Brief: Each line of the material below should be reproduced exactly.

Exercise inputs:

---

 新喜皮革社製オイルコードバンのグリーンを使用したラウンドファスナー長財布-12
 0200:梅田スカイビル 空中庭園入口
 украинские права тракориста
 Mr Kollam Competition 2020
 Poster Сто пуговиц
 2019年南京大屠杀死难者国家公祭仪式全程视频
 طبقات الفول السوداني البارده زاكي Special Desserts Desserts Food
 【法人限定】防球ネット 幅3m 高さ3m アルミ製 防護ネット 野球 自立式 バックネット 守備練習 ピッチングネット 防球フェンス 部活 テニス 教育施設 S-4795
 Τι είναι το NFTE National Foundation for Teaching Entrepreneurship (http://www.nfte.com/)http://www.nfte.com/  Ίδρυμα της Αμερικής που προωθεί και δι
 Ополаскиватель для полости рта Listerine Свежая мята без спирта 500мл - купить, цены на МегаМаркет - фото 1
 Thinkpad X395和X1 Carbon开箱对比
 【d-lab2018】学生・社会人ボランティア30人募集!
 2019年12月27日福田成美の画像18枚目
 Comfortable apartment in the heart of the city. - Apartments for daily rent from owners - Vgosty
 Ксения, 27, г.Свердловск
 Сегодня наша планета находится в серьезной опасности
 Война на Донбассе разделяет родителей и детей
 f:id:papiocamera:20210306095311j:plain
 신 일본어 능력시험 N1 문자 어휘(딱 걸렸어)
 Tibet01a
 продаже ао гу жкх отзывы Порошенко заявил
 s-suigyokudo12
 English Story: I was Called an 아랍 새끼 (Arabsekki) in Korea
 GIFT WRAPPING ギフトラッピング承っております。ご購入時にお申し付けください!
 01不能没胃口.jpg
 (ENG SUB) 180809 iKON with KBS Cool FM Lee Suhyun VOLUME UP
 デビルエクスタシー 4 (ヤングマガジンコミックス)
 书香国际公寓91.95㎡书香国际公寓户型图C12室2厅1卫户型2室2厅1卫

---

Response box:
 新喜皮革社製オイルコードバンのグリーンを使用したラウンドファスナー長財布-12
 0200:梅田スカイビル 空中庭園入口
 украинские права тракориста
 Mr Kollam Competition 2020
 Poster Сто пуговиц
 2019年南京大屠杀死难者国家公祭仪式全程视频
 طبقات الفول السوداني البارده زاكي Special Desserts Desserts Food
 【法人限定】防球ネット 幅3m 高さ3m アルミ製 防護ネット 野球 自立式 バックネット 守備練習 ピッチングネット 防球フェンス 部活 テニス 教育施設 S-4795
 Τι είναι το NFTE National Foundation for Teaching Entrepreneurship (http://www.nfte.com/)http://www.nfte.com/  Ίδρυμα της Αμερικής που προωθεί και δι
 Ополаскиватель для полости рта Listerine Свежая мята без спирта 500мл - купить, цены на МегаМаркет - фото 1
 Thinkpad X395和X1 Carbon开箱对比
 【d-lab2018】学生・社会人ボランティア30人募集!
 2019年12月27日福田成美の画像18枚目
 Comfortable apartment in the heart of the city. - Apartments for daily rent from owners - Vgosty
 Ксения, 27, г.Свердловск
 Сегодня наша планета находится в серьезной опасности
 Война на Донбассе разделяет родителей и детей
 f:id:papiocamera:20210306095311j:plain
 신 일본어 능력시험 N1 문자 어휘(딱 걸렸어)
 Tibet01a
 продаже ао гу жкх отзывы Порошенко заявил
 s-suigyokudo12
 English Story: I was Called an 아랍 새끼 (Arabsekki) in Korea
 GIFT WRAPPING ギフトラッピング承っております。ご購入時にお申し付けください!
 01不能没胃口.jpg
 (ENG SUB) 180809 iKON with KBS Cool FM Lee Suhyun VOLUME UP
 デビルエクスタシー 4 (ヤングマガジンコミックス)
 书香国际公寓91.95㎡书香国际公寓户型图C12室2厅1卫户型2室2厅1卫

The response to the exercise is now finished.